### Задания
1. Выведите фрагмент текста о набегах сарацин, начиная со слов «Теперь наступало время» и заканчивая словами «ногам, нагрузившись награбленным.».
2. Приведите в виде нумерованного списка строки листинга от самого его начала до строки с «461,454,492,477» включительно. Пустые строки и картинки в ответ не включайте.

### Текст документа

━━━

Чарлз Оман - Военное искусство в Средние века
Только две вещи делали сарацин (арабов) самыми опасными противниками: их многочисленность и их необычайная способность передвижения. Когда намечалось вторжение в Малую Азию, объединились силы алчности и фанатизма, собрав воедино все силы от Хорасана до Египта. От врат Тарса и Аданы, опустошая плодородные нагорья Анатолийских провинций, хлынули несметные орды диких всадников Востока.
«Это были не регулярные войска, а множество перемешавшихся между собою добровольцев: богач на службе из гордости за свой род, бедняк в надежде пограбить. Многие из них идут, потому что считают, что Господь души не чает в войне и сулит им победу. Те, кто остается дома, и мужчины и женщины, помогают вооружать своих более бедных, думая, что делают доброе дело. Так что в их армиях нет однородности, поскольку опытные воины и не имеющие военной подготовки грабители шагают бок о бок» (Лев VI, «Тактика»).
Вырвавшись из ущелий Тавра на просторы Малой Азии, громадные орды сарацинских конников разъезжали вдоль и поперек Фригии и Каппадокии, штурмуя и сжигая города, опустошая сельскую местность и нагружая вьючных животных награбленным в регионе, самом богатом в то время в мире.
Теперь наступало время проявить себя византийским военачальникам: сначала настичь противника, а потом сразиться с ним. Первая задача была не из легких, так как в первые дни вторжения легкая конница противника могла покрывать немыслимые расстояния. Обычно арабов настигали, когда они связывали себя по рукам и ногам, нагрузившись награбленным.

━━━

### Сохранённые записи
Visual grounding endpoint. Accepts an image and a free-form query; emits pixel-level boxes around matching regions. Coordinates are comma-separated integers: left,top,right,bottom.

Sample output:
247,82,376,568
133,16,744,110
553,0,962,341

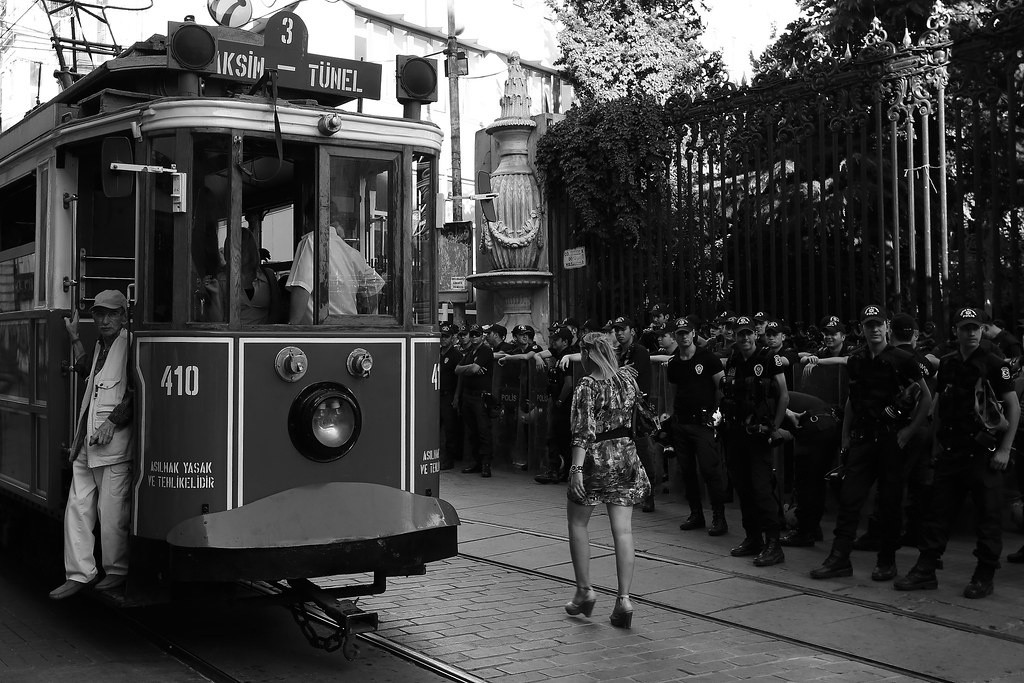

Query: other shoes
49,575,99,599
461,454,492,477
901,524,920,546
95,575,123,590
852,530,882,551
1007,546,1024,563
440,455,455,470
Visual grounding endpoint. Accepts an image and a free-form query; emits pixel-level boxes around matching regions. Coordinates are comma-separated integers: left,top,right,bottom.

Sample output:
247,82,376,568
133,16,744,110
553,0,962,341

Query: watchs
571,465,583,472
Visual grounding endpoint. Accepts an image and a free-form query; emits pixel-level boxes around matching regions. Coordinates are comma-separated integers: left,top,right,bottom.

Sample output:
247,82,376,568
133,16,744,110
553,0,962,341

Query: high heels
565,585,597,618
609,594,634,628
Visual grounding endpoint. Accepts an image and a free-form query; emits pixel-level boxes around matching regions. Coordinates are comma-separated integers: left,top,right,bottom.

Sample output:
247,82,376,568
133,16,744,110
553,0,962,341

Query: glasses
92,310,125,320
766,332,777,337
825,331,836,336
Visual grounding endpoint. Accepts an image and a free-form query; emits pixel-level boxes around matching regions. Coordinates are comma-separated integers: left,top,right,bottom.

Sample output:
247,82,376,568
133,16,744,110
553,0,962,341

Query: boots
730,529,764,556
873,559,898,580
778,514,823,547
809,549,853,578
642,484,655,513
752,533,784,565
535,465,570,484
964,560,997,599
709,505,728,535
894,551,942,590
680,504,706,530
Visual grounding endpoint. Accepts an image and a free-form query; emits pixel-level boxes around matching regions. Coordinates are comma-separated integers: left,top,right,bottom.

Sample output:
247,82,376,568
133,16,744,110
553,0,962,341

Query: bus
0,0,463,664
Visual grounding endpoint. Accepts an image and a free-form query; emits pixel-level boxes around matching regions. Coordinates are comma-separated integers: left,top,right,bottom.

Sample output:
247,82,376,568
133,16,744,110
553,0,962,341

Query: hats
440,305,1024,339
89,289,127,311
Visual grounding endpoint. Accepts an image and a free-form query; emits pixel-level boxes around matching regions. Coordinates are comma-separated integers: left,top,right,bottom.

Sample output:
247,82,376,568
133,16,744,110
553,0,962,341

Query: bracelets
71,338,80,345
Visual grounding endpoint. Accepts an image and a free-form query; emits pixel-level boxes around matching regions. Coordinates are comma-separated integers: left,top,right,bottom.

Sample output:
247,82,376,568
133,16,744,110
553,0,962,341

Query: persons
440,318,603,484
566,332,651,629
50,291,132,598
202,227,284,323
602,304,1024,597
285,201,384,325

━━━

### Ответы к заданиям
1.
Теперь наступало время проявить себя византийским военачальникам: сначала настичь противника, а потом сразиться с ним. Первая задача была не из легких, так как в первые дни вторжения легкая конница противника могла покрывать немыслимые расстояния. Обычно арабов настигали, когда они связывали себя по рукам и ногам, нагрузившись награбленным.

2.
1. Visual grounding endpoint. Accepts an image and a free-form query; emits pixel-level boxes around matching regions. Coordinates are comma-separated integers: left,top,right,bottom.
2. Sample output:
3. 247,82,376,568
4. 133,16,744,110
5. 553,0,962,341
6. Query: other shoes
7. 49,575,99,599
8. 461,454,492,477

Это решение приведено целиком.